All 35 tests came back negative for individuals exposed to a student with COVID-19 on the Cleveland State Community College campus earlier this month, according to President Dr. Bill Seymour.
The student tested positive on June 2 and notified campus officials immediately, Seymour said. The school pinpointed the second floor of the science building as the point of exposure and subsequently closed it down. They also informed those who may have been exposed to the on-campus case and asked they get tested.
When all tests came back negative, Seymour said it was a testament to the precautions Cleveland State has taken since reopening for summer classes.
The CSCC president's comments came during a virtual session of the Bradley Sunrise Rotary Club.
Since May 26, Cleveland State has been open to students and the public, but with restrictions. In addition to mandating visitors to wear face coverings, visitors are asked questions about symptoms and personal exposure. At several checkpoints throughout Cleveland State, tables are set up to enforce mask-wearing and social distancing as well.

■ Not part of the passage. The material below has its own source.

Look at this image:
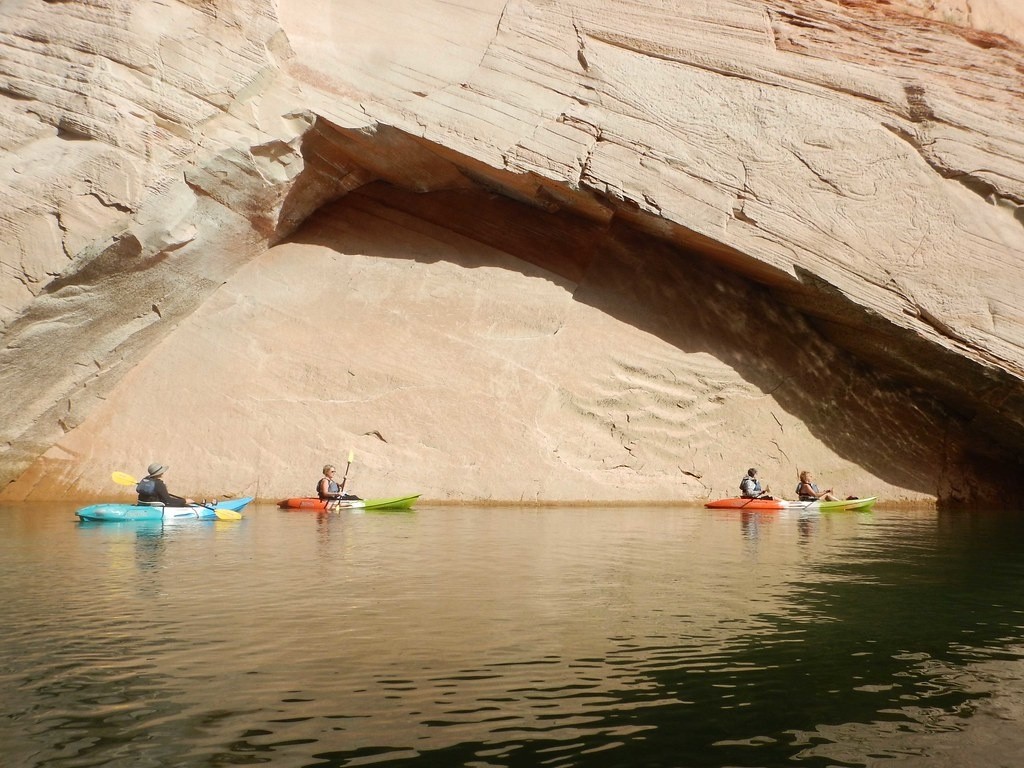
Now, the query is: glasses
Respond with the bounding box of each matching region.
[332,471,336,473]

The exposure was the first reported case on Cleveland State’s campus since Tennessee’s first reported case in Davidson County on March 5.
The building was disinfected and closed for the duration of the student’s quarantine period, which began June 2 and ended June 16.

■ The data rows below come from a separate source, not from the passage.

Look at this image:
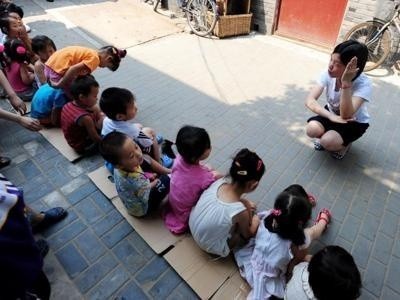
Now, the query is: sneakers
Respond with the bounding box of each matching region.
[1,156,10,168]
[335,144,351,159]
[312,139,323,151]
[32,207,67,230]
[318,208,331,229]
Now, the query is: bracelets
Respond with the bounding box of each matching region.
[342,82,353,89]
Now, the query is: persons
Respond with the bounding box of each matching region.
[188,147,265,260]
[162,125,220,235]
[304,40,371,160]
[0,1,175,220]
[0,156,68,299]
[283,245,364,300]
[233,184,333,300]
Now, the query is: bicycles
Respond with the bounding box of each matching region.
[344,0,400,75]
[152,0,219,37]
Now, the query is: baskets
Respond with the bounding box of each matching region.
[207,10,252,38]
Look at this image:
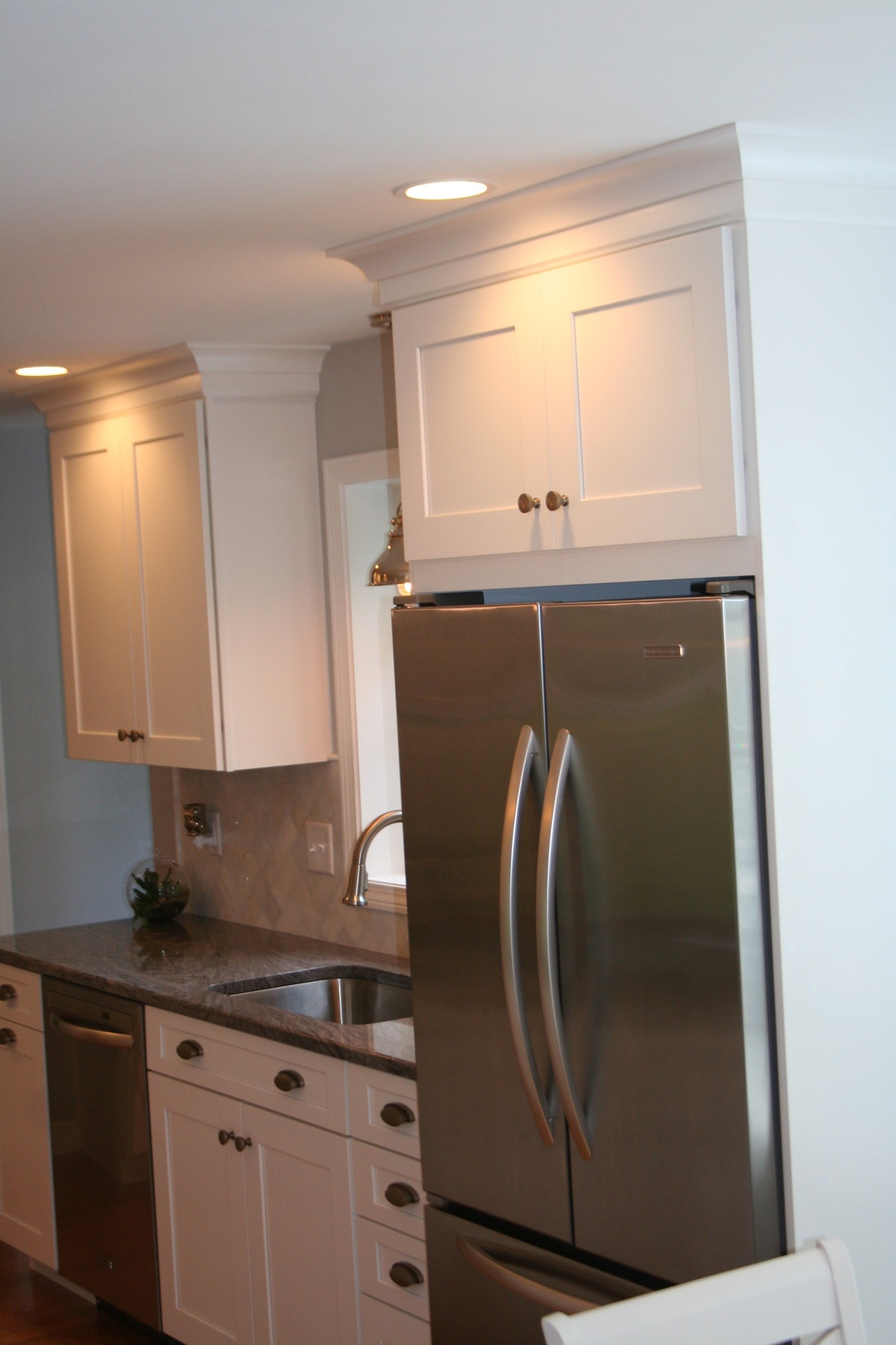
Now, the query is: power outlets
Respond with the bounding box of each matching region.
[200,811,223,856]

Seymour said, “The fact that no one tested positive is exactly why we’re doing what we’re doing right now.”
As a result of the virus, Cleveland State is also facing some budget reductions.
Seymour shared that the Tennessee government asked the college to “experiment” with a 12% budget decrease, eliminating around $1.8 million in revenue and a number of jobs.
Seymour said he was relieved to later hear that a 5% decrease was likely more appropriate, resulting in around $300,000 in lost revenue.
A large portion of the college’s revenue is given by the state’s endowment that covers student tuition, he said, but the college was experiencing a 20% loss in student applications, a serious downtrend in enrollment.
“I think part of the problem was that people weren’t sure what steps we were taking, so we tried to be proactive about that and come out with guidance,” he said. “In doing that, I think that helped people who were on the fence.”
Cleveland State is now experiencing a 5% reduction in enrollment, which is “on par” with what the college has budgeted. He added that Cleveland State is still in Phase 1 of its reopening plan and will be entering its second phase around the Fourth of July.
Seymour is predicting some of the changes made in light of the coronavirus will stick around, like the move to hybrid or online classes over in-person ones.
More than anything, Seymour said he believes “we may never return to the normal we once knew.”